Egoísmo: um diálogo entre um filósofo e a morte

De todos os diálogos que um filósofo pode ter, um diálogo com a morte certamente é um dos mais intrigantes. Certa vez tive o prazer de encontrar com ela, em uma noite escura, enquanto passeava nos arredores de minha casa. Relato-lhes a seguir nosso debate inusitado:

- Boa noite Brunno? - disse-me ela enquanto abria um sorriso largo, de caveira. - Sabe quem sou?

- Sim, sei. É aquela que todos temem, aquela sobre quem todos evitam falar, aquela que todos evitam. Te restou algum amigo, sra. Morte? - encarei-a de perto para ver se não mentia.

- Sobrou sim, Brunno. Você e eu, temos a solidão como amigo em comum; isso é fato. Mas me intriga o fato de uns fugirem desperados da Solidão, e outros a aceitarem alegremente, assim como fazem comigo. Por isso estou aqui a conversar contigo, ao invés de ceifá-lo com minha foice.

- Sua paciência é desnecessária, sra. Morte, minha hora chegará cedo ou tarde, mas fico feliz em ter companheiras de viajem tão inustadas quanto vocês duas. Morte e Solidão. Acontece que sou um acaso da natureza. Os homens em geral fogem de vocês e explicarei porquê. - olhei para o rosto cadavérico de minha companheira e percebi que seus olhos brilhavam de curiosidade, então prossegui. - O medo que os homens têm de vocês é o mesmo, mesmo que eles não percebam isso. É o medo do esquecimento, da anulação de suas existências, a morte não do pensamento, mas do ego. Dizer a um homem comum, que ele vai perder a memória em poucos minutos causaria o mesmo pânico que se ele soubesse que ira morrer. Da mesma forma se ele perceber que ninguém, absolutamente ninguém se lembra dele, o sentimento é parecido. Dessa forma é possível se sentir só mesmo entre milhões de pessoas, desde que nenhuma delas lembre de você. É o primeiro passo para a loucura.

Alvoroçada a Morte me pagou uma bebida em um bar próximo dalí e deu continuidade ao debate. - Me diga, Brunno.

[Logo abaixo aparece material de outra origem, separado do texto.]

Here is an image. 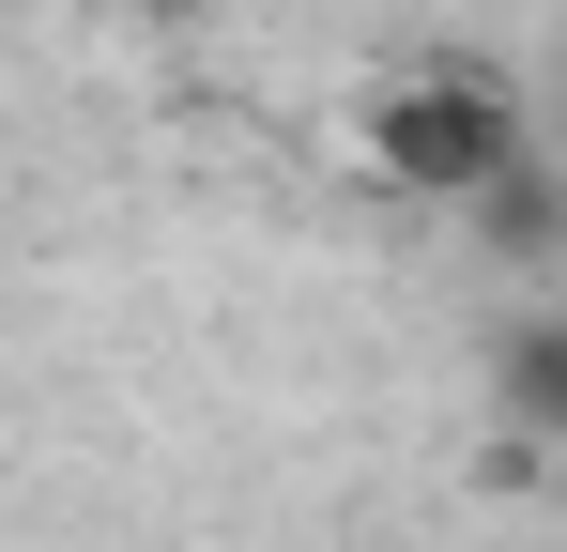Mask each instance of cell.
Listing matches in <instances>:
<instances>
[{
	"mask_svg": "<svg viewBox=\"0 0 567 552\" xmlns=\"http://www.w3.org/2000/svg\"><path fill=\"white\" fill-rule=\"evenodd\" d=\"M353 154H369L383 200H445V215H461V200L506 170V154H537V123H522V92H506V78L430 62V78H399L369 123H353Z\"/></svg>",
	"mask_w": 567,
	"mask_h": 552,
	"instance_id": "cell-1",
	"label": "cell"
},
{
	"mask_svg": "<svg viewBox=\"0 0 567 552\" xmlns=\"http://www.w3.org/2000/svg\"><path fill=\"white\" fill-rule=\"evenodd\" d=\"M461 215H475V246H491L506 276H553V262H567V184H553V154H506Z\"/></svg>",
	"mask_w": 567,
	"mask_h": 552,
	"instance_id": "cell-2",
	"label": "cell"
},
{
	"mask_svg": "<svg viewBox=\"0 0 567 552\" xmlns=\"http://www.w3.org/2000/svg\"><path fill=\"white\" fill-rule=\"evenodd\" d=\"M491 415H506L522 460L567 446V307H522V323H506V354H491Z\"/></svg>",
	"mask_w": 567,
	"mask_h": 552,
	"instance_id": "cell-3",
	"label": "cell"
}]
</instances>
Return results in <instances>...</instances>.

Se tudo gira em torno do Ego, porquê o altruísmo é uma virtude tão exaltada? - me olhou de forma desafiadora entre um gole de wisky e aguardou minha resposta em silêncio.

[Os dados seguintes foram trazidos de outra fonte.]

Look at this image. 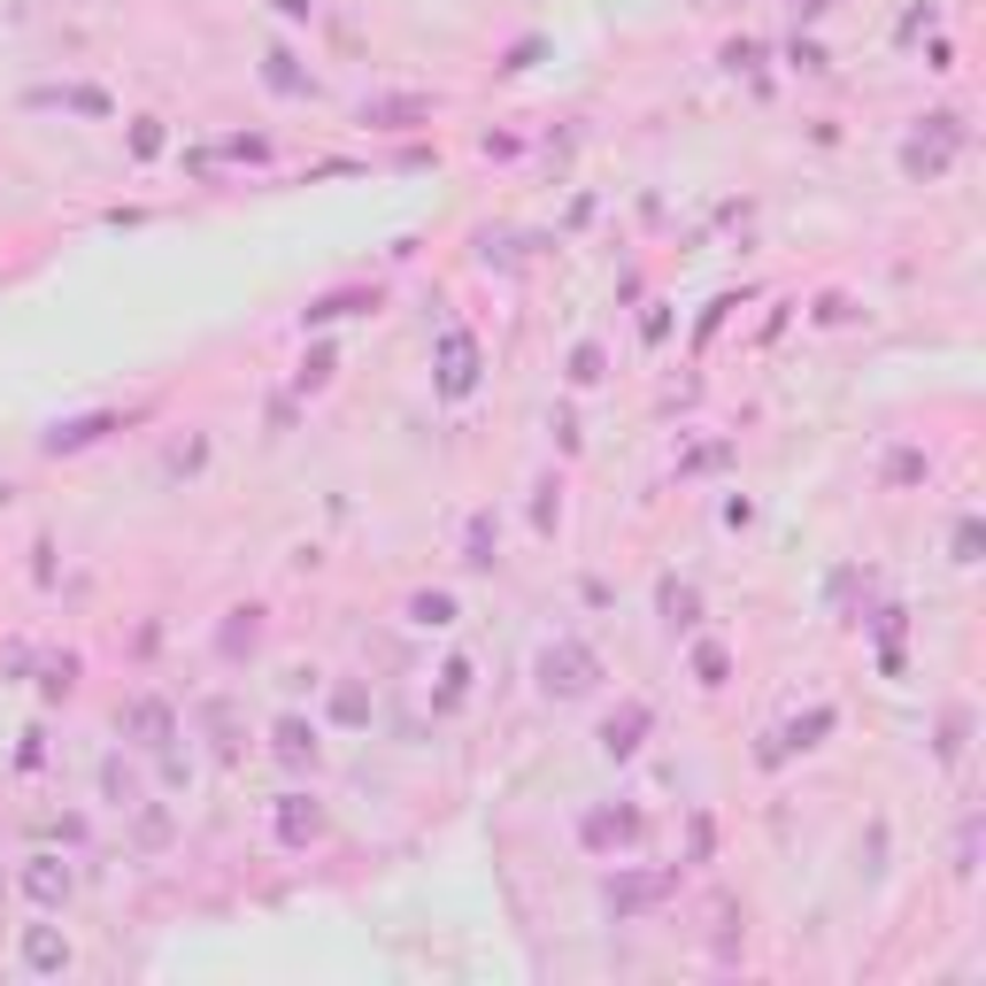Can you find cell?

Por uma valoração distorcida - disse eu, repousando meu copo na mesa - Os homens tem o péssimo hábito de dizer uma coisa e fazer outra. Da mesma forma que o Diabo é a outra face de Deus, e o Bem e o Mal são faces da mesma moeda; o altruísmo nada mais é que uma faceta do egoísmo. O altruísta é admirado por isso, e pelo altruísmo seu ego é inflado... vê aquela mulher alí sentada? - discretamente apontei para uma mulher jovem sentada sozinha no bar, com um decote provocante e uma garrafa de vinho na mesa.

- Sim, a vejo. - a Morte olhava com indiferença para a mulher. - Tem cerca de 25 anos, não está esperando ninguém, veio à caça.

- Exato. E ela acredita que veio atrás de uma noite de diversão, mas provavelmente está em busca de alguém em quem possa confiar, casar, ter filhos e perpetuar sua existência. Se sentir útil, sobretudo; amada. O curisoso é que ela pode realmente acreditar que veio aqui em busca de uma simples noite... as pessoas preferem mentiras doces às verdades amargas de seus subconcientes.

- Então Brunno, creio termos encerrado nossa conversa. Logo o álcool irá alterar nossa seriedade e se você voltar dirigindo terei que te levar comigo. Sua companhia é boa, mas não é a hora.

- Tudo bem, mas antes me responda uma coisa. - pedi a conta e prossegui - Além de você, existe algo?

- Se eu dissesse estragaria toda a graça de meu ofício. No máximo só peço que não tenha grandes expectativas. - ao chegar a conta ela pagou se levantou e despediu-se - Até logo, amigo. Deixe algo de útil para os que virão depois de você.

- Até você pode ser humana, quando não se aplica a moral, minha cara, até breve.